■ **Work request**
Using the data below, return all lines in which "Bezirkspokal" appears.

** Opening Materials provided block **

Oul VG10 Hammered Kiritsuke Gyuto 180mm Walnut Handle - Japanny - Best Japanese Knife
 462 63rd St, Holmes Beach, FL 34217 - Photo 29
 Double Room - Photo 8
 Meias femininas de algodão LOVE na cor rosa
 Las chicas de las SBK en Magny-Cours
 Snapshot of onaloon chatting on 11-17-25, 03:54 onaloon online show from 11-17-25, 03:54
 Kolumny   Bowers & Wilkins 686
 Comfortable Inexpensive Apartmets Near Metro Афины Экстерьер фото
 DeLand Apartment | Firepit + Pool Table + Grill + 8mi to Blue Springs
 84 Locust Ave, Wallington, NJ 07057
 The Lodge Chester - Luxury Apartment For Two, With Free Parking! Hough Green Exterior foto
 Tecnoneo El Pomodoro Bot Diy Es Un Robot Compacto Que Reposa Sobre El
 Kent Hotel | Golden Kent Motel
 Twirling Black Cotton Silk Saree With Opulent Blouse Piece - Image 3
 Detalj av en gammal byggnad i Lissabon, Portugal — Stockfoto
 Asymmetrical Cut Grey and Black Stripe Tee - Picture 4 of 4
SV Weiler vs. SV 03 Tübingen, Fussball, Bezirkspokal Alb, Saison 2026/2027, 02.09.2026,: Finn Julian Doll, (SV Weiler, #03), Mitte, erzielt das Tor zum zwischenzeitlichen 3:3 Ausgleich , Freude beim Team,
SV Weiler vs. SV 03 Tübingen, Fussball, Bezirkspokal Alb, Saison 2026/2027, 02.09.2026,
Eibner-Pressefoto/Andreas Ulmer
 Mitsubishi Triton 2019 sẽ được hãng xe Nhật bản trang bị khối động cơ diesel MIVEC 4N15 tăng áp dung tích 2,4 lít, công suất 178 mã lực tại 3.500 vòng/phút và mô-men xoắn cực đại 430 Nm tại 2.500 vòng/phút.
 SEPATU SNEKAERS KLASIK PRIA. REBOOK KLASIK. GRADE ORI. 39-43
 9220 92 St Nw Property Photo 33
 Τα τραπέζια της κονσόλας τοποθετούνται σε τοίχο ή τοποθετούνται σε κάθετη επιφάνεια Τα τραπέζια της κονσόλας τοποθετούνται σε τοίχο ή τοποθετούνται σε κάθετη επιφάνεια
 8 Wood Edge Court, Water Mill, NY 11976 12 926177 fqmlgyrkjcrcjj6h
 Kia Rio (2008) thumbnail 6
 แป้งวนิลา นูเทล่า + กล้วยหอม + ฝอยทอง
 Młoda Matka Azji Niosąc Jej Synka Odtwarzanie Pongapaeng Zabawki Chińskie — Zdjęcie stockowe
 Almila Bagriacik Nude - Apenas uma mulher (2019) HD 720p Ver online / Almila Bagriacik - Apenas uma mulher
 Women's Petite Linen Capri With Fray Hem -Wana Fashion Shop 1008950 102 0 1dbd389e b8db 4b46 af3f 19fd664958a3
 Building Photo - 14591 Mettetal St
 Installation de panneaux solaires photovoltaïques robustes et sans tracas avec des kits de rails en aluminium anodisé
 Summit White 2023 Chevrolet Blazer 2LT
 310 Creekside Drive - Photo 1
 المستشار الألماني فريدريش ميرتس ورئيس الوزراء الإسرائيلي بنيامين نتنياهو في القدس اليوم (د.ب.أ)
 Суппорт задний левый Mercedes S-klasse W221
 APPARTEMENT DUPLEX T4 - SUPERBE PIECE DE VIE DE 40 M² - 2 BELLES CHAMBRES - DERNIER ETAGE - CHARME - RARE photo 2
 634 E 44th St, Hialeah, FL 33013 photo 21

** Closing Materials provided block **

■ **Output for this exercise**
SV Weiler vs. SV 03 Tübingen, Fussball, Bezirkspokal Alb, Saison 2026/2027, 02.09.2026,: Finn Julian Doll, (SV Weiler, #03), Mitte, erzielt das Tor zum zwischenzeitlichen 3:3 Ausgleich , Freude beim Team,
SV Weiler vs. SV 03 Tübingen, Fussball, Bezirkspokal Alb, Saison 2026/2027, 02.09.2026,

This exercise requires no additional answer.